Available records:
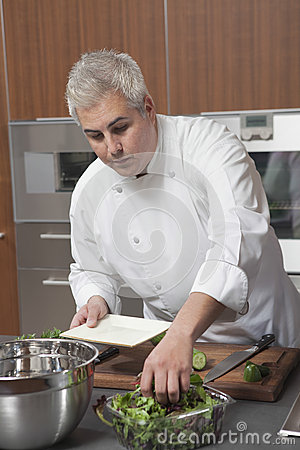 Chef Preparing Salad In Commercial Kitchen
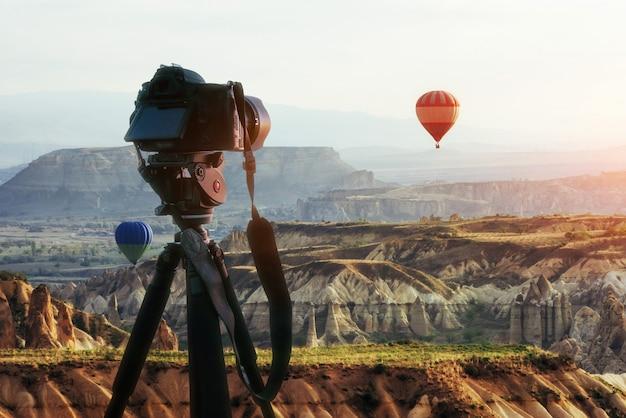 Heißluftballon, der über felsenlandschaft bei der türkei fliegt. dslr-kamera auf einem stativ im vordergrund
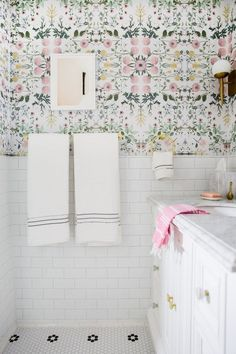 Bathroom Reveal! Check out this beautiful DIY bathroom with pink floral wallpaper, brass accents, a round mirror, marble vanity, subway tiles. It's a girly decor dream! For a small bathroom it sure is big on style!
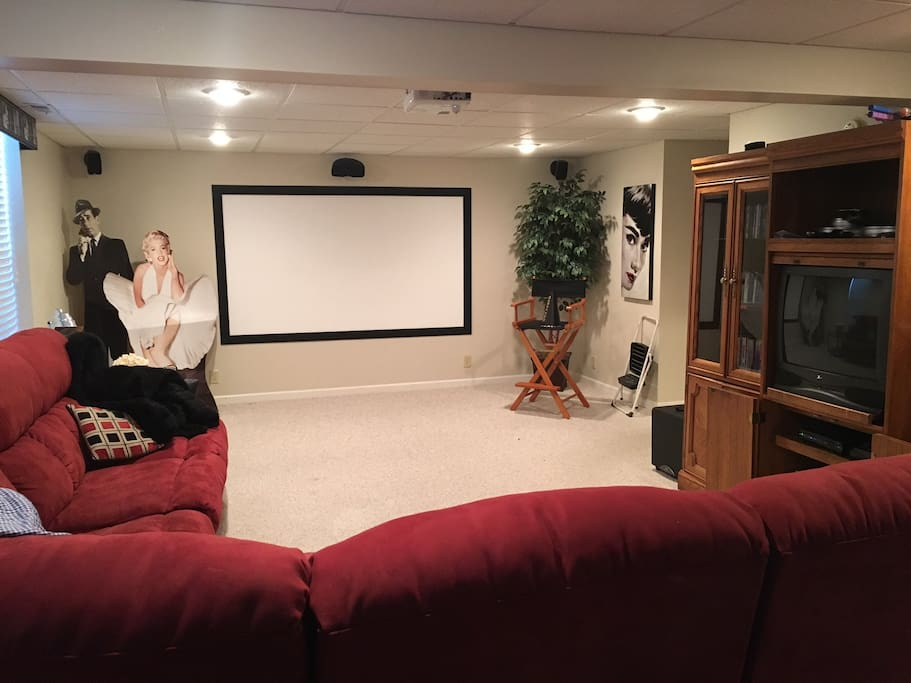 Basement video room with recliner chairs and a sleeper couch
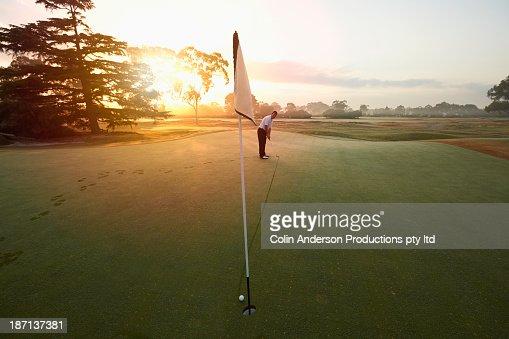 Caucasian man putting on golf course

---

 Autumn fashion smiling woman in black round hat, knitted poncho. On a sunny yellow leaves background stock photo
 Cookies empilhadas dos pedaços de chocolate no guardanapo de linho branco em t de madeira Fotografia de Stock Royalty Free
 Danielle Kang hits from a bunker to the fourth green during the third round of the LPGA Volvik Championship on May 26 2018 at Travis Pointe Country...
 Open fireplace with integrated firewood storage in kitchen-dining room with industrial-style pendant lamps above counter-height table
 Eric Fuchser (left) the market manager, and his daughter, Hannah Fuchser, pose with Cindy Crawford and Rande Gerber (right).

...

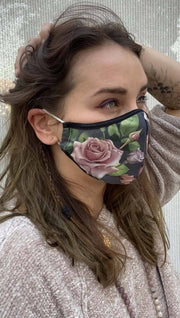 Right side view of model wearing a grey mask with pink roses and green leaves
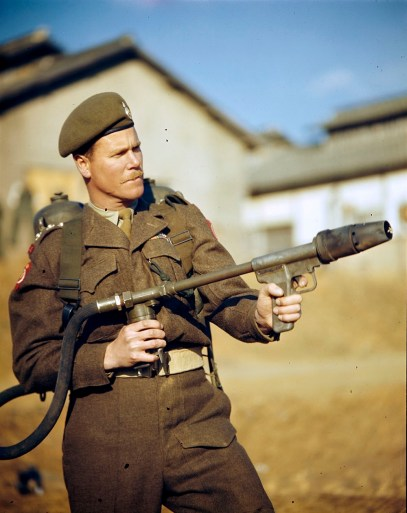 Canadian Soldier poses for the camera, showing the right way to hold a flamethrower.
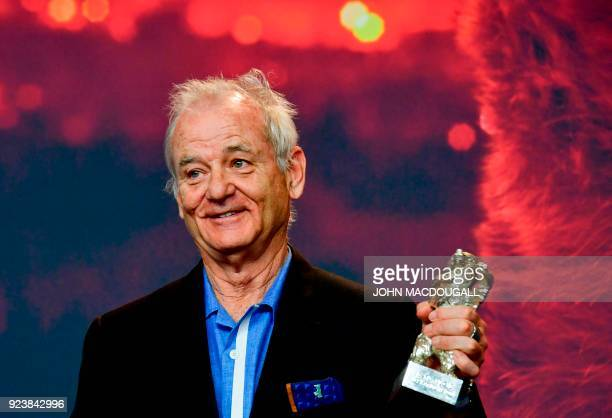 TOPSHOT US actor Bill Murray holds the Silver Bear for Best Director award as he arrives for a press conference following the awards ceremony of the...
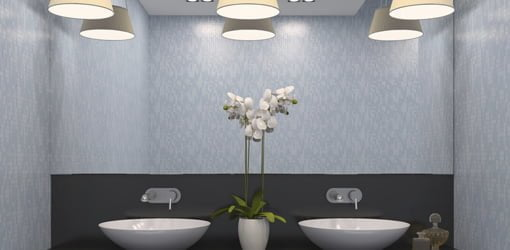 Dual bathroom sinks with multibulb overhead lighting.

Task details: From the material above, retype precisely the lines between the line holding "Autumn fashion smiling" and the line holding "Eric Fuchser (left)", inclusive, and nothing beyond them.

Written response:
 Autumn fashion smiling woman in black round hat, knitted poncho. On a sunny yellow leaves background stock photo
 Cookies empilhadas dos pedaços de chocolate no guardanapo de linho branco em t de madeira Fotografia de Stock Royalty Free
 Danielle Kang hits from a bunker to the fourth green during the third round of the LPGA Volvik Championship on May 26 2018 at Travis Pointe Country...
 Open fireplace with integrated firewood storage in kitchen-dining room with industrial-style pendant lamps above counter-height table
 Eric Fuchser (left) the market manager, and his daughter, Hannah Fuchser, pose with Cindy Crawford and Rande Gerber (right).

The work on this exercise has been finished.